The transfiguration marks another epoch in His life, and that was pre-eminently a prayer epoch. Luke gives an account with the animus and aim of the event:
"And it came to pass about an eight days after these sayings, he took Peter and John and James, and went up into a mountain to pray.
"And as he prayed, the fashion of his countenance was altered, and his raiment was white and glistering.
"And, behold, there talked with him two men, which were Moses and Elias:
"Who appeared in glory, and spake of his decease which he should accomplish at Jerusalem."
The selection was made of three of His disciples for an inner circle of associates, in prayer. Few there be who have the spiritual tastes or aptitude for this inner circle. Even these three favoured ones could scarcely stand the strain of that long night of praying. We know that He went up on that mountain to pray, not to be transfigured. But it was as He prayed, the fashion of His countenance was altered and His raiment became white and glistering. There is nothing like prayer to change character and whiten conduct. There is nothing like prayer to bring heavenly visitants and to gild with heavenly glory earth's mountain to us, dull and drear.
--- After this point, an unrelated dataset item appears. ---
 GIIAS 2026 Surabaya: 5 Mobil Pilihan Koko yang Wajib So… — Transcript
Peter calls it the holy mount, made so by prayer.
Three times did the voice of God bear witness to the presence and person of His Son, Jesus Christ-at His baptism by John the Baptist, and then at His transfiguration the approving, consoling and witnessing voice of His Father was heard. He was found in prayer both of these times. The third time the attesting voice came, it was not on the heights of His transfigured glory, nor was it as He was girding Himself to begin His conflict and to enter upon His ministry, but it was when He was hastening to the awful end. He was entering the dark mystery of His last agony, and looking forward to it. The shadows were deepening, a dire calamity was approaching and an unknown and untried dread was before Him. Ruminating on His approaching death, prophesying about it, and forecasting the glory which would follow, in the midst of His high and mysterious discourse, the shadows come like a dread eclipse and He bursts out in an agony of prayer:
"Now is my soul troubled; and what shall I say? Father, save me from this hour: but for this cause came I unto this hour.
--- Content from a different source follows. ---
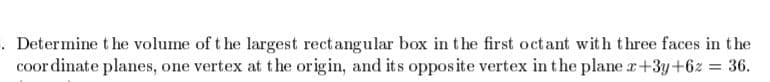 . Determine t he volume of t he largest rectangular box in the first octant with three faces in the
coor dinate planes, one vertex at the origin, and its opposite vertex in the plane r+3y+6z = 36.
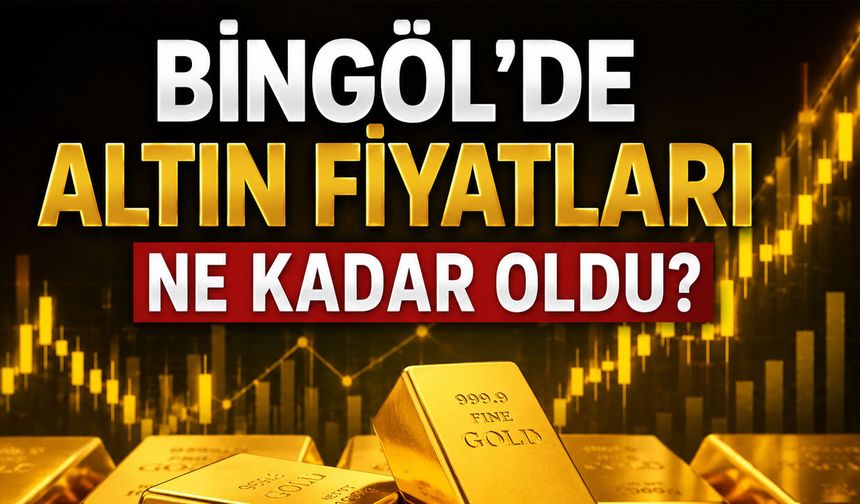 Bingöl’de Altın Fiyatları Ne Kadar Oldu?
"Father, glorify thy name. Then came there a voice from heaven, saying, I have both glorified it and will glorify it again.
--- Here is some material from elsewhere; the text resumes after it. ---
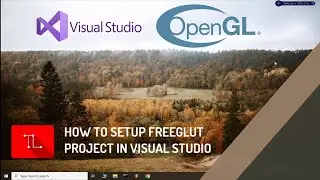 How to Setup a FreeGLUT Project in Visual Studio (2020) || TechLearners
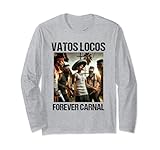 Vatos Locos Para Siempre Camisas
"The people therefore that stood by, and heard it, said that it thundered: others said, An angel spoke to him.
"Jesus answered and said, This voice came not because of me, but for your sakes."
But let it be noted that Christ is meeting and illuminating this fateful and distressing hour with prayer. How even thus early the flesh reluctantly shrank from the contemplated end!
How fully does His prayer on the cross for His enemies synchronise with all He taught about love to our enemies, and with mercy and forgiveness to those who have trespassed against us! "Then said Jesus, Father, forgive them; for they know not what they do," Apologising for His murderers and praying for them, while they were jeering and mocking Him at His death pains and their hands were reeking with His blood! What amazing generosity, pity and love!
Again, take another one of the prayers on the cross. How touching the prayer and how bitter the cup! How dark and desolate the hour as He exclaims, "My God, my God, why hast thou forsaken me?" This is the last stroke that rends in twain His heart, more exquisite in its bitterness and its anguish and more heart-piercing than the kiss of Judas. All else was looked for, all else was put in His book of sorrows. But to have His Father's face withdrawn, God-forsaken, the hour when these distressing words escaped the lips of the dying Son of God! And yet how truthful He is! How childlike we find Him! And so when the end really comes, we hear Him again speaking to His Father: "Father, into thy hands I commit my spirit. And having said this, he gave up the ghost."